Une Bohème émouvante et sobre à Genève
Réunir un large public autour d'une œuvre du grand répertoire propre à faire l'unanimité n'a jamais paru aussi opportun. On y prête parfois une attention distraite : l'intrigue de La Bohème de Puccini commence un soir de réveillon. La lecture proposée par Matthias Hartmann se révèle empreinte d'un dépouillement presque cinématographique, rehaussé par les éclairages de Tamás Bányai. Au lever de rideau, au milieu d'un plateau quasi nu, Rodolfo, immobilisé par une poursuite lumineuse, apparaît bouche bée sous des flocons tombant des cintres. On y devine le dépouillement d'une mansarde peu étanche aux intempéries, sorte de condensation de la précarité bohème, autant que la solitude du poète et de l'amour, dans ses bonheurs comme ses désespoirs. La même image refermera la soirée après le dernier souffle de Mimi, à la manière d'une boucle.

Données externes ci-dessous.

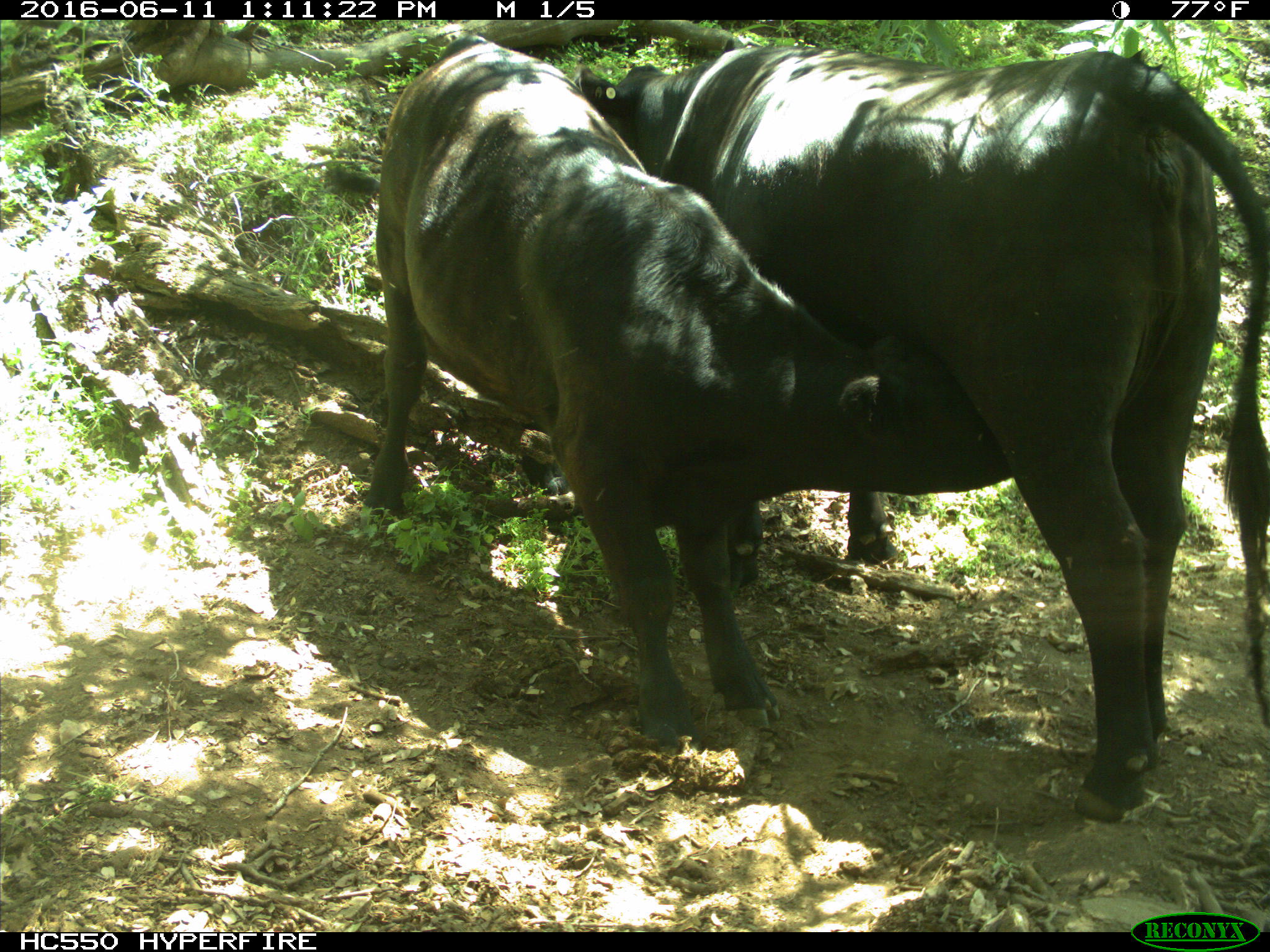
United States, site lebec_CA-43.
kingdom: Animalia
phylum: Chordata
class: Mammalia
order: Artiodactyla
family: Bovidae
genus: Bos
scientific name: Bos taurus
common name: domestic cow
Bos taurus (domestic cow).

Délimité par des panneaux gris métal, l'espace scénique dessiné par Raimund Orfeo Voigt suggère les lieux et les situations avec une économie d'accessoires aux confins du minimalisme et de l'illusion théâtrale – le poêle est ainsi amené depuis les coulisses par les protagonistes eux-mêmes – sans pour autant décourager un jeu d'acteurs polisson, à l'image de la séquence avec le propriétaire Benoît – assumé honnêtement par Wolfgang Barta – et son ensemble chorégraphique avec baguette obligée pour indice de la concupiscence adultère. L'efficacité visuelle n'est pas en reste : le duo d'amour du premier acte, dans la pénombre, voit les praticables former un horizon de lumières urbaines se rapprochant en même temps que les corps.
La Bohème par Matthias Hartmann (© GTG - Carole Parodi)
Ce sera, sur trois étages, le café Momus, au cœur du Quartier Latin, brillant de cotillons, au balcon duquel Musetta apparaîtra, avant que la Maîtrise du Conservatoire populaire de musique de Genève, préparée par Magali Dami et Fruzsina Szuromi, ne s'ébaudisse à la suite du Parpignol de José Pazos, puisé dans les chœurs, eux-mêmes conduits avec une précision constante par Alan Woodbridge. Le douanier, le sergent et le marchand (respectivement Aleksandar Chaveev, Dimitri Tikhonov et Jaime Caicompai, également membres des chœurs) participent de l'animation conclusive de ce deuxième acte qui ne s'abandonne pas excessivement au folklore. Ce jeu habile entre intérieur et extérieur se retrouve au troisième acte, tandis que Mimi, malade, glisse dans la neige et la toux, avant de retrouver la chambre des artistes fauchés et de la première rencontre, avec son matelas de fortune où la pauvre phtisique expirera.
Les deux distributions convoquées pour cette production mettent à l'honneur de jeunes solistes, qui, pour la plupart, font leurs débuts sur la scène genevoise. La seconde, que nous avons entendue, met à l'affiche en Mimi une ancienne pensionnaire de l'Atelier Lyrique de l'Opéra national de Paris. Ruzan Mantashyan affirme une fraîcheur évidente qui ne cherche pas à colorer inutilement la voix. Il s'en dégage une sincérité perceptible dès le « Mi chiamano Mimi », et si la retenue dans l'effet atténue quelque peu le relief de sa mort, celle-ci survient avec une discrétion émouvante. L'expérience s'entend dans le Rodolfo attachant de Sébastien Guèze, que le ténor français a déjà promené sur maintes scènes. On y reconnaît sa juvénilité palpitante d'impulsivité, jusque dans la ferveur sentimentale bouleversée, plus vériste que nature devant son amante éteinte.
Sébastien Guèze et Ruzan Mantashyan dans La Bohème (© GTG - Carole Parodi)
L'intégrité du personnage de Colline de Grigory Shkarupa recèle d'évidentes marges de maturation, quand Michel de Souza déploie d'intéressantes ressources pour un Schaunard vêtu par Tina Kloempken avec une extravagance de couleurs aux limites du transgenre – que le Siècle des Lumières n'aurait pourtant pas renié : autres temps, autres goûts. Aux côtés du Marcello de bonne tenue de Michael Adams, Mary Feminear, membre comme l'Alcindoro d'Alexander Milev de la Troupe de jeunes solistes en résidence au Grand Théâtre de Genève, incarne une Musetta coquette qui ne touche réellement que dans le dernier acte, face à son amie dans l'antichambre du trépas. Quant à la direction de Paolo Arrivabeni, elle éclaire l'inventivité d'une partition aux coloris mobiles et expressifs dont les pupitres de l'Orchestre de la Suisse Romande ne manquent pas de se faire le relais : une maîtrise de ce répertoire qui ne verse jamais dans la routine, au diapason de l'ensemble du spectacle.